• Passage given:
—————
Smart Tab Mute is a browser add-on for the Firefox web browser that limits audio playback in the browser to a single tab at a time.

If you open five tabs with videos, games and other content that plays audio in your browser of choice, you may notice that audio starts to play out of all five tabs regardless of active tab.

While that may not be such an issue, the fact that audio playback is enabled for all five tabs as well is one.

There are manual ways around this, for instance by never opening more than one tab that plays audio at a time, or by pausing any secondary video or audio stream.

Note: Smart Tab Mute is based on a Google Chrome extension. If you use Chrome, you can download and install the extension to get the same functionality.

Smart Tab Mute

smart tab mute

Smart Tab Mute is one of those browser extensions that you don't interact directly with. It sits silently in the background, and becomes active automatically when a second or more tabs are opened that play video.

It uses a straightforward algorithm to determine what to do then. Any audio playing tab that is in the background gets muted automatically, while the foreground tab continues to play audio.

If the foreground tab does not play audio, the last tab that gets opened is allowed to play audio, while all other tabs are muted automatically.

The audio playing tab that was opened second last is allowed to play audio automatically when you close that last tab, and so on.
—————
• Given material:
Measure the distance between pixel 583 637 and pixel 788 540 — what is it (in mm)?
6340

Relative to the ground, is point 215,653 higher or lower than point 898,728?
—————
• Objective:
Answer these questions from the passage on Smart Tab Mute.
(a) For which web browser is Smart Tab Mute an add-on?
(b) On what is Smart Tab Mute based?
(c) If the foreground tab does not play audio, which tab is allowed to play audio?

• Final result:
(a) Firefox.
(b) A Google Chrome extension.
(c) The last tab that gets opened.